The request:
Recast the records, from the line holding "Upon comparing (459,235), (272,28), (287,413), which" through the end of the records, both ends included, as a Markdown table with the columns Number and Entry. Leave out blank lines and the pictures.
————————
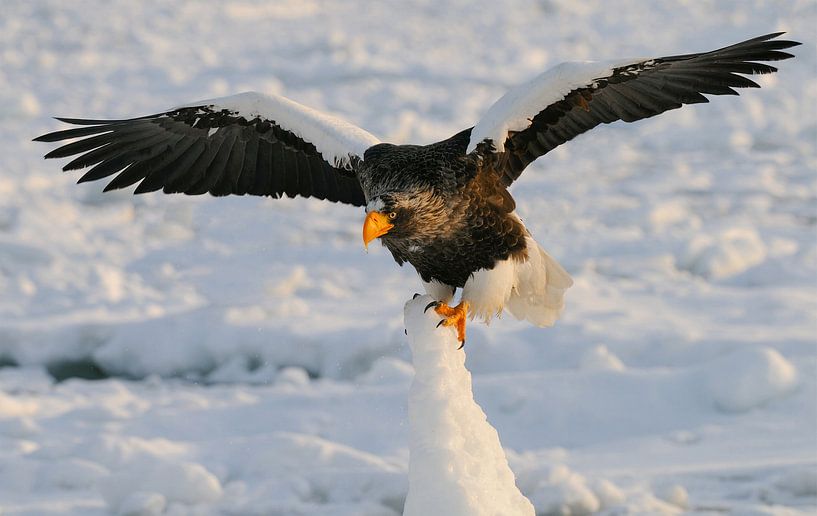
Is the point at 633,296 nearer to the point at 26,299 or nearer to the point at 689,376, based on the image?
the point at 689,376

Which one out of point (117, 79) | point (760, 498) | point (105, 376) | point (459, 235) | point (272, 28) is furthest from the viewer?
point (272, 28)

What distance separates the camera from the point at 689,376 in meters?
5.32

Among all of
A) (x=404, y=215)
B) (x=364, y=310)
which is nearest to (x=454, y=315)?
(x=404, y=215)

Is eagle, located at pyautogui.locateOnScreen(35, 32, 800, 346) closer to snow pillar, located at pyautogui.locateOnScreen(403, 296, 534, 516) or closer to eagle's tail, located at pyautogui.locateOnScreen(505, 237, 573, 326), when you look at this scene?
eagle's tail, located at pyautogui.locateOnScreen(505, 237, 573, 326)

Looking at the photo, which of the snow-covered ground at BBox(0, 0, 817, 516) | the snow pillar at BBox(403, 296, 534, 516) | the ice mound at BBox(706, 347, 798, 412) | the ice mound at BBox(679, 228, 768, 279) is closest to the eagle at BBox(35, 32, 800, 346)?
the snow pillar at BBox(403, 296, 534, 516)

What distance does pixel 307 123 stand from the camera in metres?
4.75

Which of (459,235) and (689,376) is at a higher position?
(459,235)

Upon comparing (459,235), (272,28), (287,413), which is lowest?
(287,413)

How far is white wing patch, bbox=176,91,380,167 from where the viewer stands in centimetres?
460

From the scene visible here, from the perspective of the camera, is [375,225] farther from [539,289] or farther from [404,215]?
[539,289]

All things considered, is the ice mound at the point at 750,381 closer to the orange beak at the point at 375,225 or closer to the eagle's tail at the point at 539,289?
the eagle's tail at the point at 539,289

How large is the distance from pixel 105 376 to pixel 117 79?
481 cm

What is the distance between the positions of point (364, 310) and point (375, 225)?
263 centimetres

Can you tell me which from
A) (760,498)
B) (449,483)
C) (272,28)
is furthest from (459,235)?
(272,28)
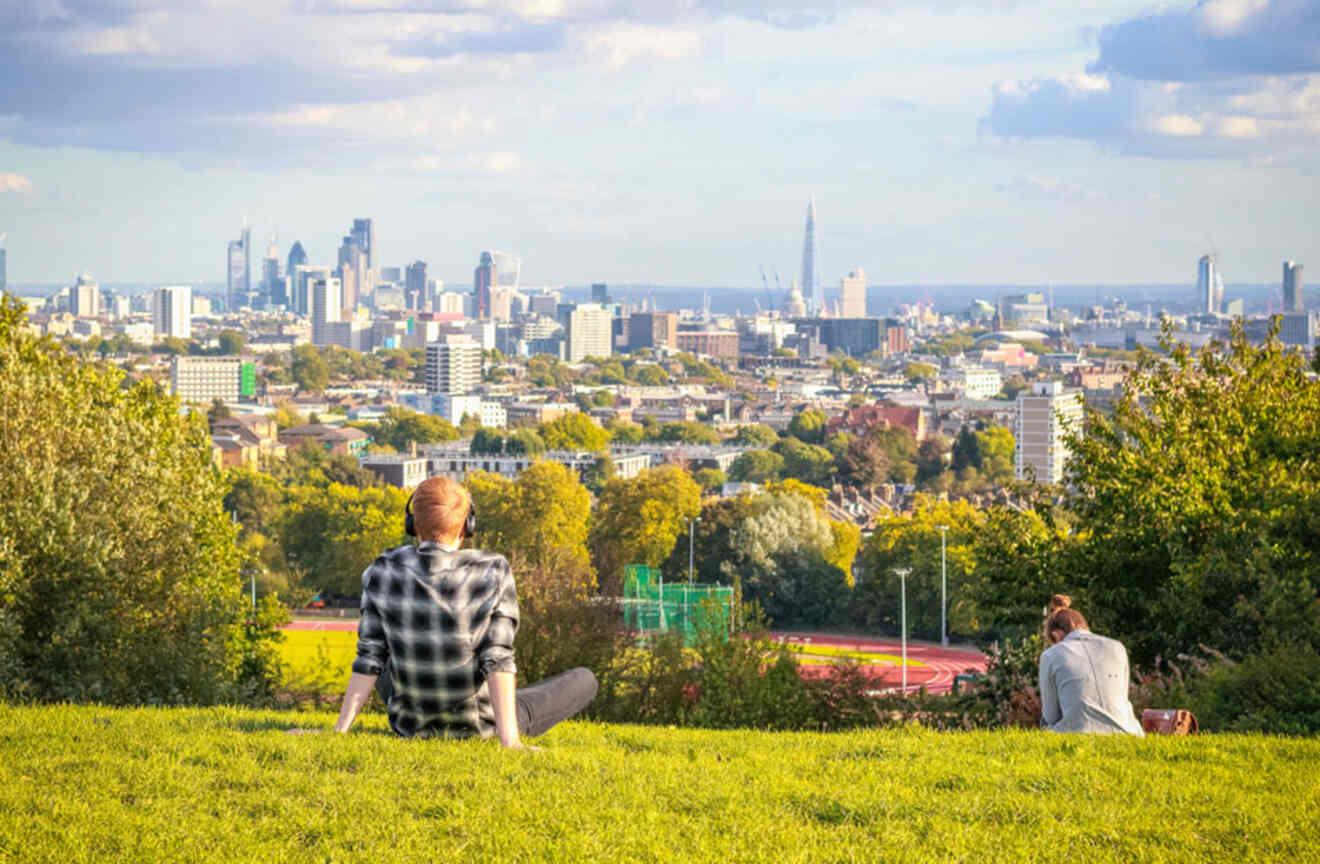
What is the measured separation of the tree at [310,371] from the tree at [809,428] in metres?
————————
Result of the exercise:
| Number | Entry |
|---|---|
| 1 | Upon comparing (459,235), (272,28), (287,413), which is lowest? |
| 2 | (287,413) |
| 3 | How far is white wing patch, bbox=176,91,380,167 from where the viewer stands in centimetres? |
| 4 | 460 |
| 5 | From the scene visible here, from the perspective of the camera, is [375,225] farther from [539,289] or farther from [404,215]? |
| 6 | [539,289] |
| 7 | All things considered, is the ice mound at the point at 750,381 closer to the orange beak at the point at 375,225 or closer to the eagle's tail at the point at 539,289? |
| 8 | the eagle's tail at the point at 539,289 |
| 9 | How large is the distance from pixel 105 376 to pixel 117 79? |
| 10 | 481 cm |
| 11 | What is the distance between the positions of point (364, 310) and point (375, 225)? |
| 12 | 263 centimetres |
| 13 | Can you tell me which from |
| 14 | A) (760,498) |
| 15 | B) (449,483) |
| 16 | C) (272,28) |
| 17 | is furthest from (459,235)? |
| 18 | (272,28) |
| 19 | What is the measured separation of the tree at [310,371] from the tree at [809,428] in metres? |